It would be difficult to identify an individual who has made greater, or more wide ranging, contributions to the High Energy Physics community than Murdock (Gil) Gilchriese. The path that brought Gil to LBNL started in 1987, while he was still on the faculty at Cornell University, when he spent time at LBNL as a member of the SSC Central Design Group and organized an influential workshop in Berkeley, “Experiments, Detectors, and Experimental Areas for the Supercollider”. He was the co-editor of the published proceedings, which became known as the “Black Book” and was found on nearly every supercollider physicist’s bookshelf. This workshop defined the detector concepts which developed into SDC and GEM, the two SSC detector construction projects.
Gil was first hired at LBNL in 1990 as a Senior Scientist to serve as the SDC Project Manager, after first spending a couple of years as the Director of Research at the Superconducting Supercollider in Texas. After the cancellation of the SSC in 1993, the Black Book served as the inspiration for the detectors at the Large Hadron Collider (LHC), ATLAS and CMS. When the US joined the LHC, Gil was the ATLAS silicon and pixel subsystem leader (1996-2007) as well as the LBNL ATLAS group founder and leader (1994-2008). In 2009, Gil transitioned into leadership roles in the direct search for dark matter beginning with the Deep Underground Science and Engineering Laboratory (DUSEL), which later became the Sanford Underground Research Facility (SURF). He joined the LUX dark matter experiment located at SURF as Project Scientist, and subsequently served as the LZ Project Director from 2016 until the present time. Gil will lead LZ to a successful completion with the CD-4 review in August 2020, after which LZ will embark on five years of data taking at SURF in the continuing search for dark matter particles.

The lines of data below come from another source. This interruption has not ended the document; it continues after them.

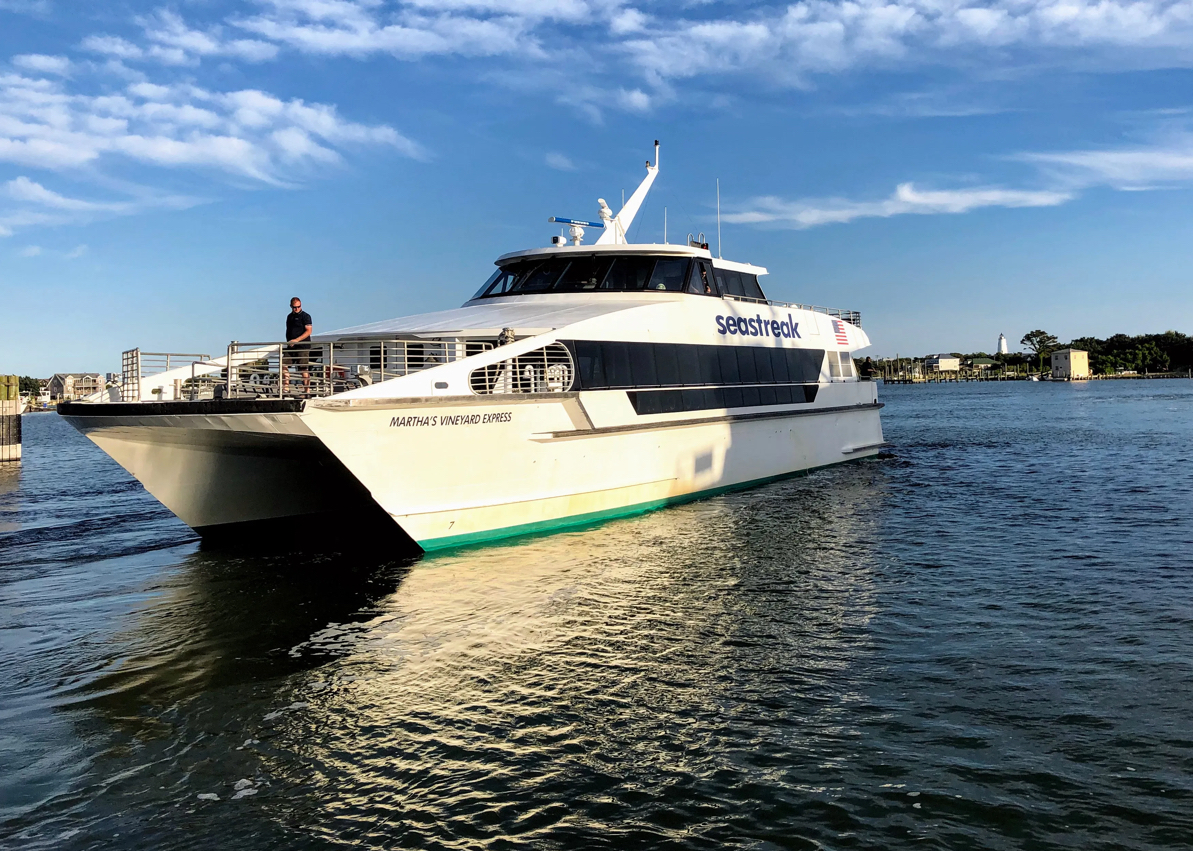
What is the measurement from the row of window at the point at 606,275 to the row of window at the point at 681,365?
1.41 m

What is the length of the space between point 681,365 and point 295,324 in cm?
689

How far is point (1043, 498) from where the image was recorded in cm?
1650

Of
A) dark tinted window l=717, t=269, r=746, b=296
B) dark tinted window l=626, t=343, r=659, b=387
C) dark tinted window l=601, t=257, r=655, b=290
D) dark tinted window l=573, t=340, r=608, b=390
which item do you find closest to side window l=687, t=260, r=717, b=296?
dark tinted window l=717, t=269, r=746, b=296

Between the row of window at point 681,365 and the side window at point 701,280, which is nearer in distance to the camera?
the row of window at point 681,365

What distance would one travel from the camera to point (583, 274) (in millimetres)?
16250

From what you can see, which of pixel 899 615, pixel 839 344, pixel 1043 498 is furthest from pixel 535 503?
pixel 839 344

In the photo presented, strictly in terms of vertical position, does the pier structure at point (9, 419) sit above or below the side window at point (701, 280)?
below

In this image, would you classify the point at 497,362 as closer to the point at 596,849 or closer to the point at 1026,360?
the point at 596,849

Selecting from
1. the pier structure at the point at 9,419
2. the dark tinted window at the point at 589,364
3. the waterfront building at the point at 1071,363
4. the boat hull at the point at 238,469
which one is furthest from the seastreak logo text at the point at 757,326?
the waterfront building at the point at 1071,363

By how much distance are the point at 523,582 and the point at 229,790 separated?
204 inches

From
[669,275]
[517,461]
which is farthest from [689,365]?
[517,461]

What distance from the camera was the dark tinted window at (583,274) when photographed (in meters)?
16.1

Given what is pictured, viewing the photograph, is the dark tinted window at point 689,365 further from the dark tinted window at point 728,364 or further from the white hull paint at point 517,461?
the dark tinted window at point 728,364

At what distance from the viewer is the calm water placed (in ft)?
15.9
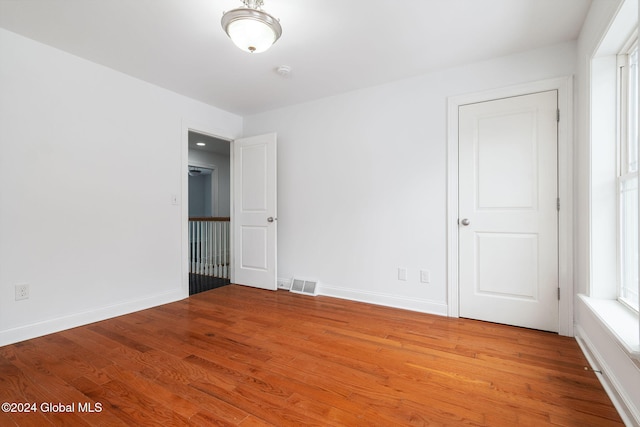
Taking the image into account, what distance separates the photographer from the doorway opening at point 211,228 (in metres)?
4.68

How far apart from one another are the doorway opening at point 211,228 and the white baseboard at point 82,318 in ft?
1.79

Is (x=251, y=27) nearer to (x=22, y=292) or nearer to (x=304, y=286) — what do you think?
(x=22, y=292)

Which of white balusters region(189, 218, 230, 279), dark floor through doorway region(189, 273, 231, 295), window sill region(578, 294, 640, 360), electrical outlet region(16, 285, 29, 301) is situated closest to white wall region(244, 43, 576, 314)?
dark floor through doorway region(189, 273, 231, 295)

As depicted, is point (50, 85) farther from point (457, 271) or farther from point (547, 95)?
point (547, 95)

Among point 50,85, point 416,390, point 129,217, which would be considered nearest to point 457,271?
point 416,390

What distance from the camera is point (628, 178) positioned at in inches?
69.4

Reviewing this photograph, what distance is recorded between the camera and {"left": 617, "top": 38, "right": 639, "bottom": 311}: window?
1754 millimetres

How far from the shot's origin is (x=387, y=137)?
316 cm

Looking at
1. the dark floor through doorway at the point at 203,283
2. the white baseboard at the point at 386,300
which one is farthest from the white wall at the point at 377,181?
the dark floor through doorway at the point at 203,283

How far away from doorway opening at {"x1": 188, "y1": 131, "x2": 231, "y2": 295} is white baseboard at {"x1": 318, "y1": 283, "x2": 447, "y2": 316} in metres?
1.67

Gil is known universally as the consummate project manager, frequently tapped by funding agencies to spearhead reviews of the most complex projects. Management of today’s HEP projects requires the ability to balance technical, cost, schedule, risk, political, and personnel factors. Beginning with the SSC proto-collaborations, Gil understood the critical role this balance would play as the field progressed towards more complex efforts. His approach, and achievements, set the gold standard. If anyone was to compare a manager/leader’s performance, it would be to Gil. While large HEP projects demand the complex leadership where Gil excels, his achievements also span fundamental detector and engineering R&D and infrastructure. Gil made contributions to the development of novel carbon materials to provide precision support and thermal management for silicon tracking detectors.
With the LBNL Engineering Division he developed the LBNL Composites Workshop into an important core capability of the laboratory, providing precision structures necessary for generations of the ATLAS tracker and numerous other projects. With support from the DOE’s SBIR program, he participated in the development of the high conductivity carbon foams now ubiquitous in precision tracking applications. With LDRD support Gil worked to develop the integrated stave structure which is now the basis of the ATLAS upgrade and has been adopted by a number of other collaborations.
Another measure of success is the variety of people whom Gil has mentored. This list includes many of the leading members of the LBNL Physics and Engineering Divisions, as well as dozens of post-docs and students now playing important roles in HEP internationally. Finally, the result of any effort is measured in scientific output. In 2012, the LHC discovered the Higgs Boson, and the upgraded LHC with improved detectors incorporating technologies first advanced by Gil will extend the search for new physics beyond the Standard Model. The LUX experiment has set world leading limits on heavy dark matter particles, and LZ will soon extend this sensitivity by more than an order of magnitude. These scientific achievements are the fruit of fundamental R&D and complex detector construction projects skillfully organized and led by Gil.